> [DOCUMENT SECTION]:
-----

A new rock brittleness index on the basis of punch penetration test data

  • Ghadernejad, Saleh (School of Mining Engineering, University of Tehran) ;
  • Nejati, Hamid Reza (Rock Mechanics Division, School of Engineering, Tarbiat Modares University) ;
  • Yagiz, Saffet (School of Mining and Geosciences, Nazarbayev University)
  • 투고 : 2019.11.09
  • 심사 : 2020.04.07
  • 발행 : 2020.05.25
⟨ 이전 논문 다음 논문 ⟩

초록

Brittleness is one of the most important properties of rock which has a major impact not only on the failure process of intact rock but also on the response of rock mass to tunneling and mining projects. Due to the lack of a universally accepted definition of rock brittleness, a wide range of methods, including direct and indirect methods, have been developed for its measurement. Measuring rock brittleness by direct methods requires special equipment which may lead to financial inconveniences and is usually unavailable in most of rock mechanic laboratories. Accordingly, this study aimed to develop a new strength-based index for predicting rock brittleness based on the obtained base form. To this end, an innovative algorithm was developed in Matlab environment. The utilized algorithm finds the optimal index based on the open access dataset including the results of punch penetration test (PPT), uniaxial compressive and Brazilian tensile strength. Validation of proposed index was checked by the coefficient of determination (R2), the root mean square error (RMSE), and also the variance for account (VAF). The results indicated that among the different brittleness indices, the suggested equation is the most accurate one, since it has the optimal R2, RMSE and VAF as 0.912, 3.47 and 89.8%, respectively. It could finally be concluded that, using the proposed brittleness index, rock brittleness can be reliably predicted with a high level of accuracy.

-----

> [JOB]:
Could you condense the paragraph that begins "Brittleness is one of the most important properties of rock" from the rock brittleness abstract into a short list of its main facts? The listing that follows isn't needed for this work.

-----

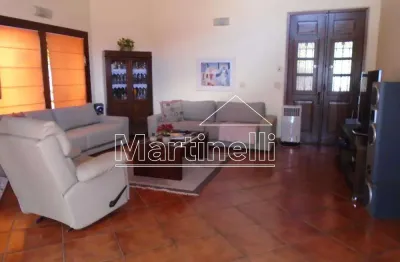 Casa com 3 quartos à venda no Alto da Boa Vista, Ribeirão Preto 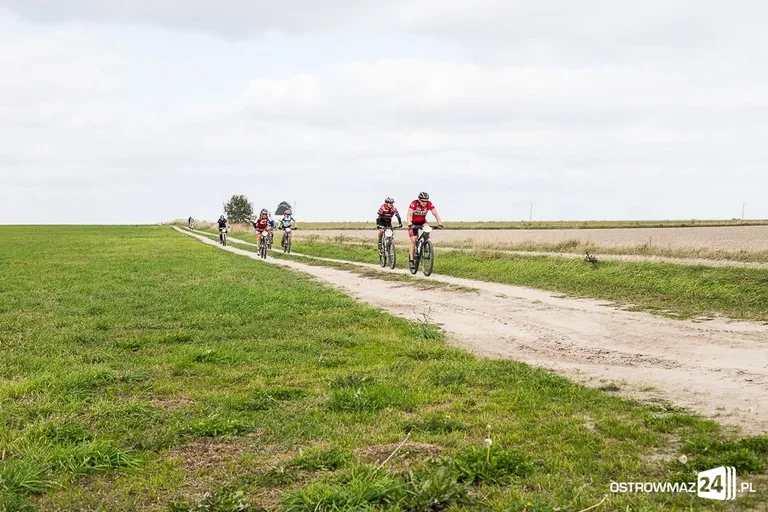 Poland Bike Marathon w Jasienicy (zdjęcia, wideo)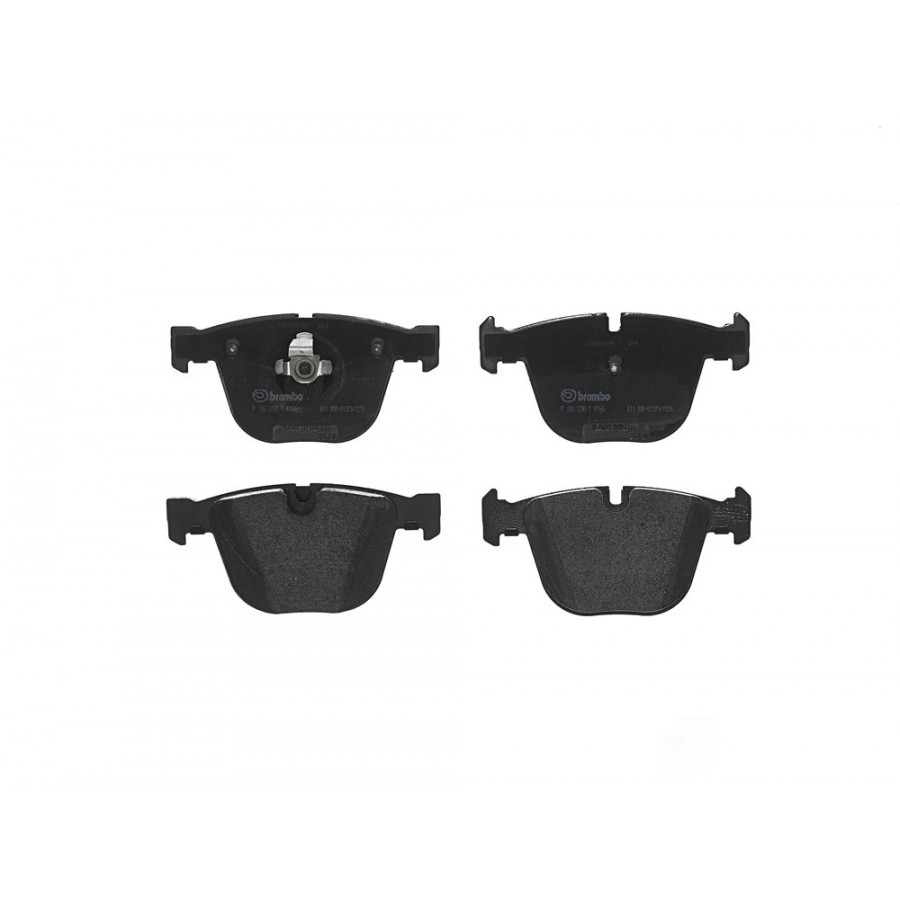 Brembo Kit De Plaquettes De Frein, Frein À Disque P 06 050 - Image 5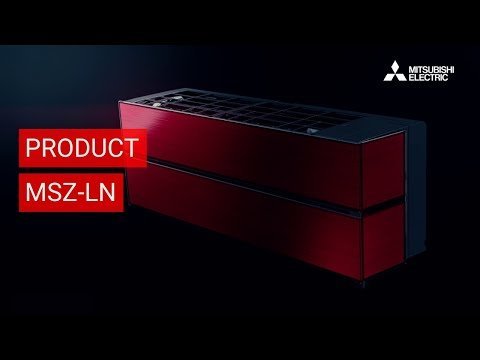 Mitsubishi Split Klimaanlage Set | MUZ/MSZ-LN50VG2R | 5,0 kW | Quick-Connect – Ansicht 7
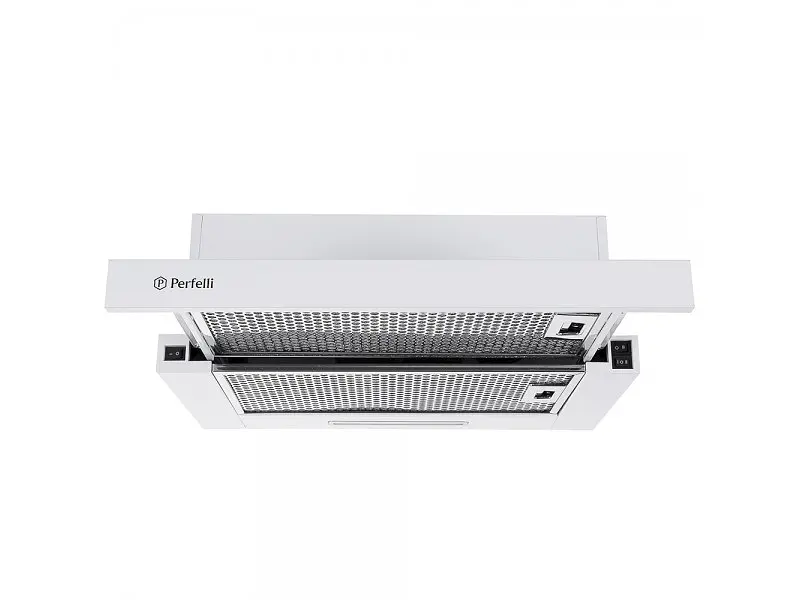Витяжка Perfelli TL 6316 WH 700 LED - фото 2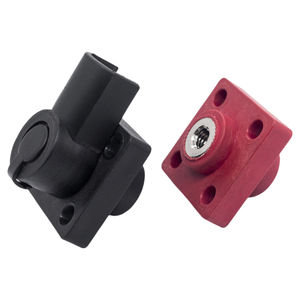 Terminal de descarga de almacenamiento de energía de cobre de 120A, Conector de flujo eléctrico grande para poste de almacenamiento doméstico para tres y cuatro ruedas - Product Image 6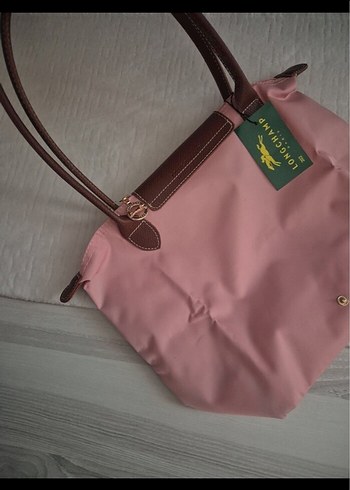 Longchamp Longchamp Pembe (L)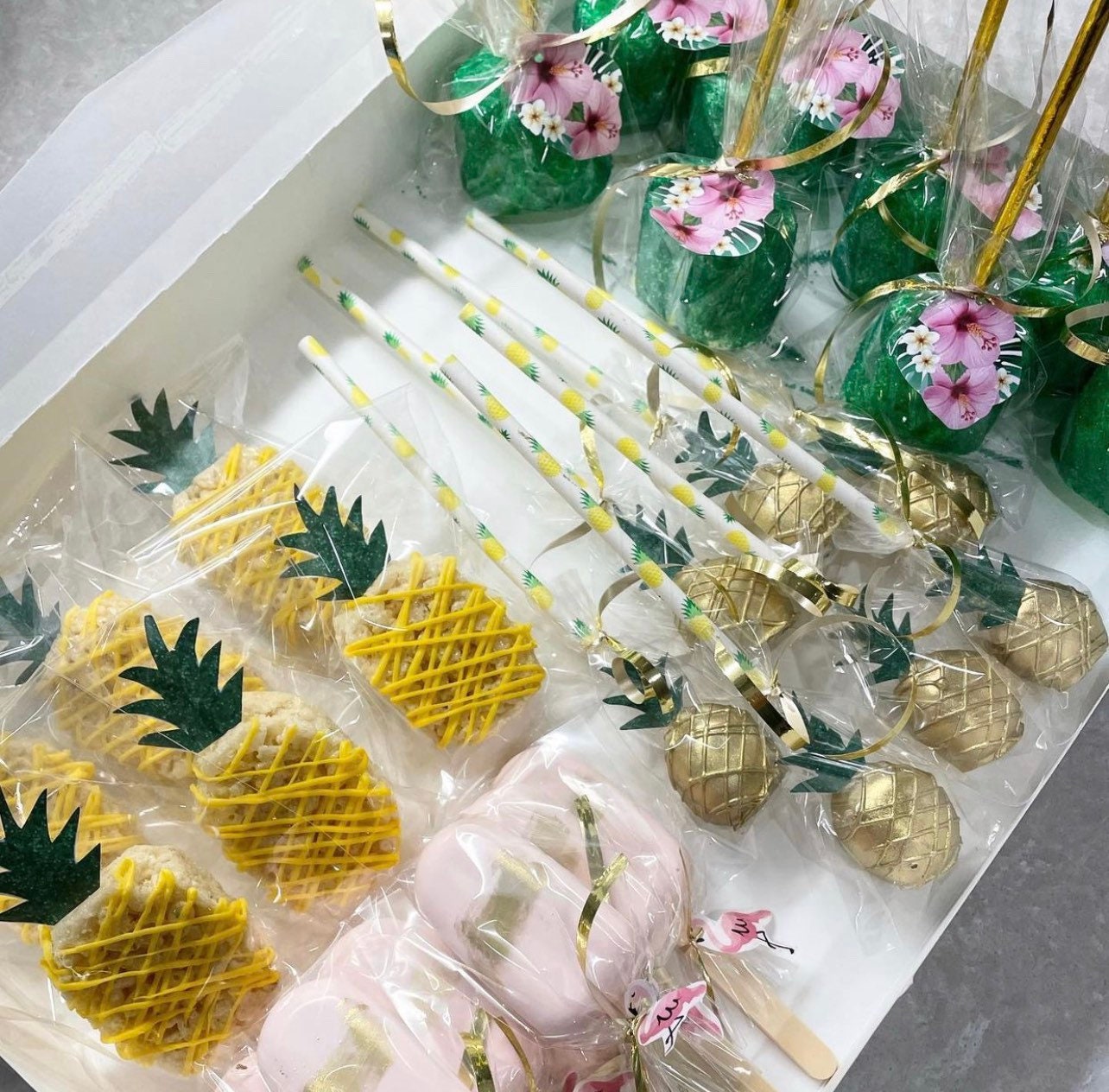 Luau Party Favors Etsy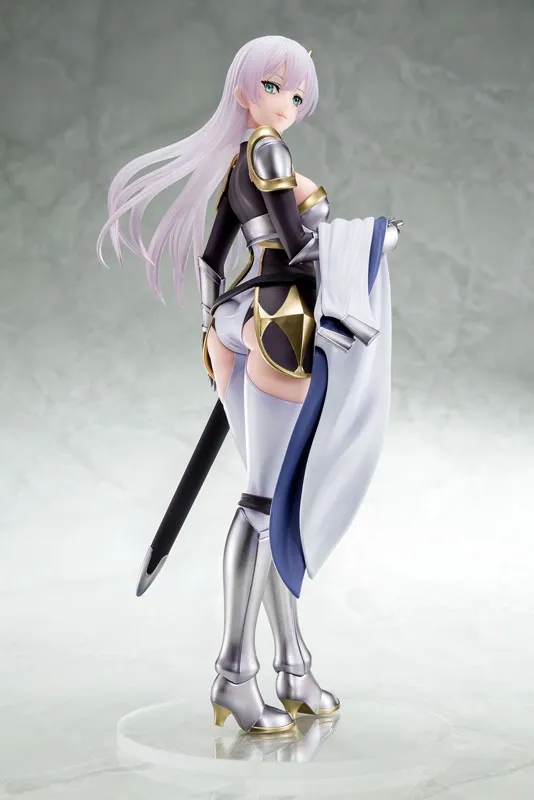 行版《鄉下大叔成為劍聖》亞琉希雅·席特拉斯 1/6 PVC Figure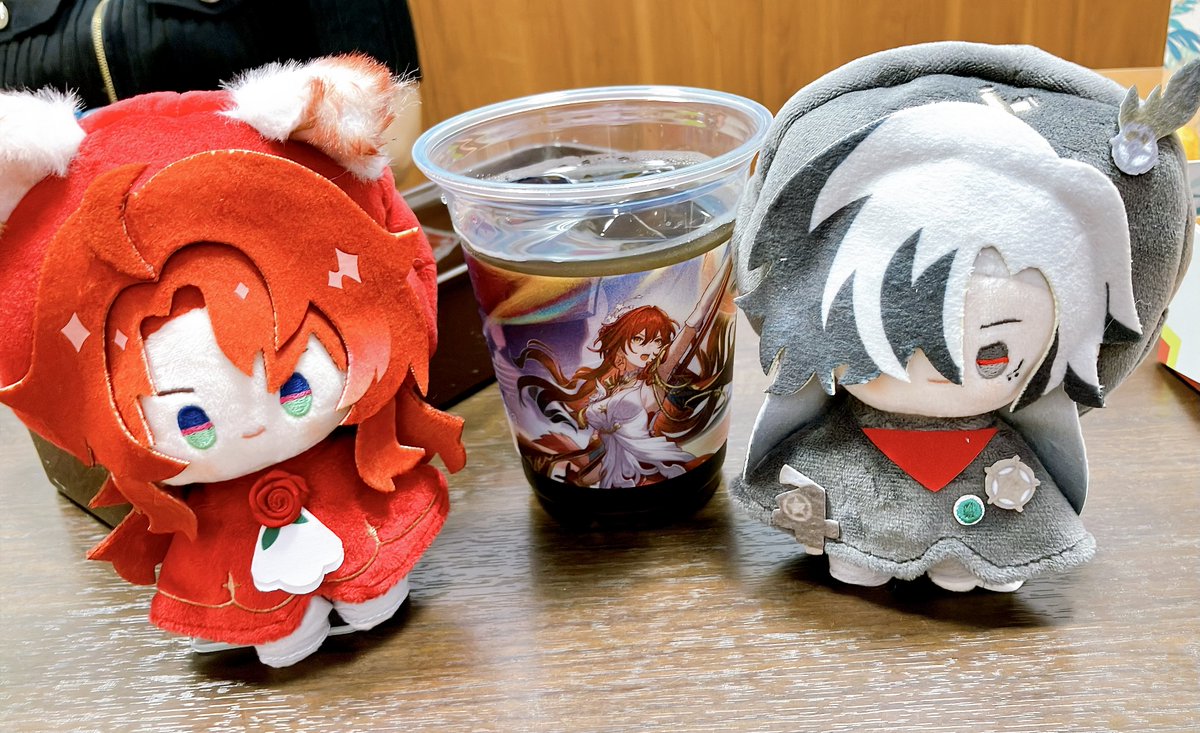 fuji1915's tweet photo. まねきねこコラボよかった☺️✨ https://t.co/haGltY1ZzP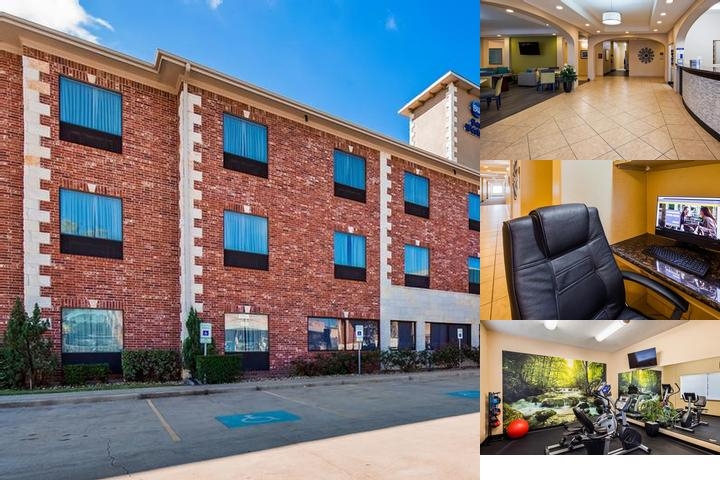 Best Western Franklin Town Center Hotel & Suites photo collage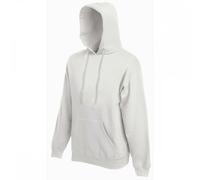 Fruit Of The Loom 62208 Hoodie White - Size: S Colour: White, Size: S S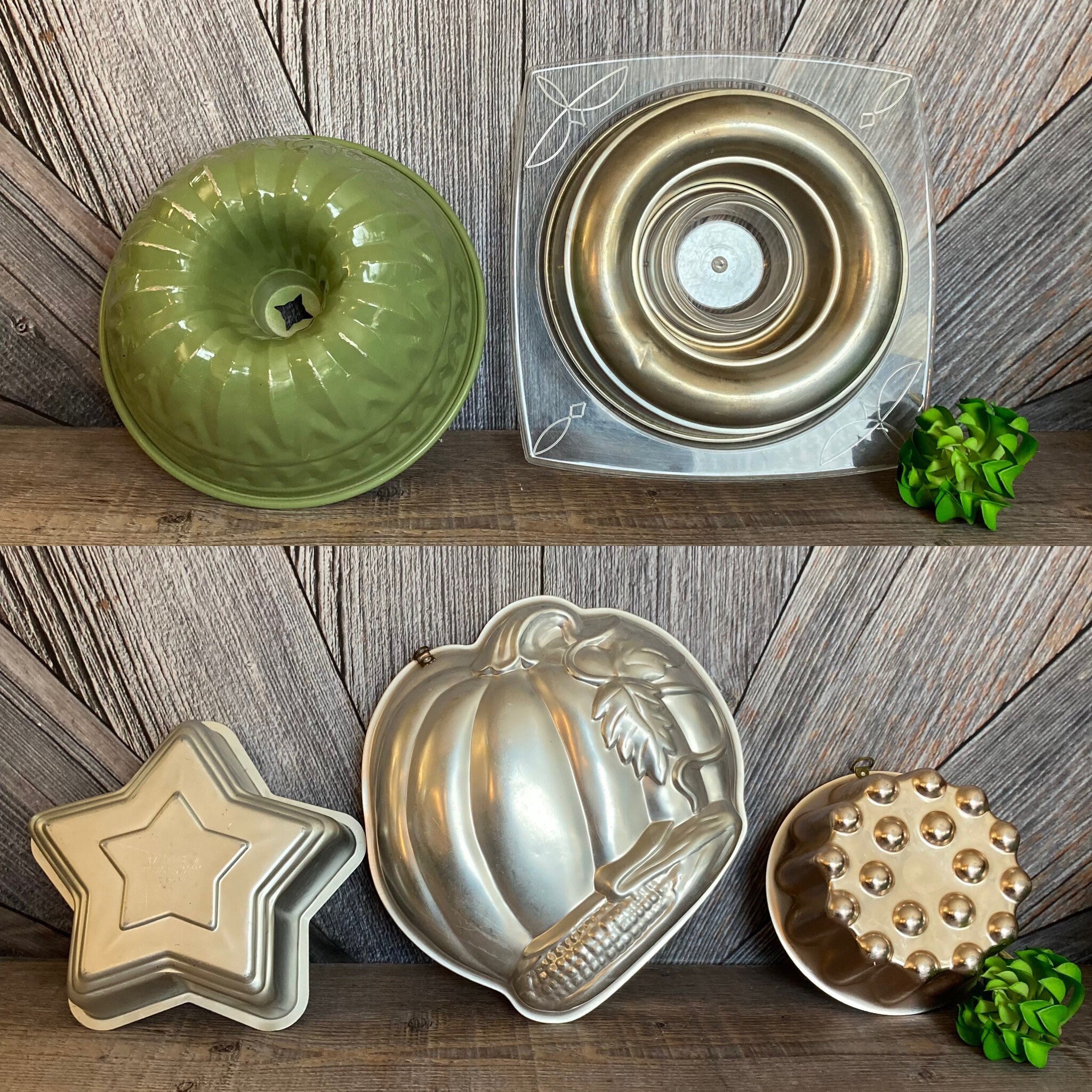 【新品未開封】MOLDS HANARIM 真鍮トレー OLDMOUNTAIN Pumpkin Copper Mold - Etsy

-----

> [OUTPUT OF THE TASK]:
- Brittleness is a key rock property that affects how intact rock fails and how rock mass responds to tunneling and mining projects.
- Because there is no universally accepted definition, many direct and indirect methods have been developed to measure it.
- Direct methods require special equipment that can be costly and is usually unavailable in most rock mechanics laboratories.
- The study aimed to develop a new strength-based index for predicting rock brittleness.
- An algorithm developed in Matlab finds the optimal index using an open-access dataset of punch penetration test (PPT), uniaxial compressive strength and Brazilian tensile strength results.
- The index was validated using R2, RMSE and VAF.
- Among the brittleness indices, the proposed equation was the most accurate, with R2 of 0.912, RMSE of 3.47 and VAF of 89.8%.
- The proposed index can reliably predict rock brittleness with a high level of accuracy.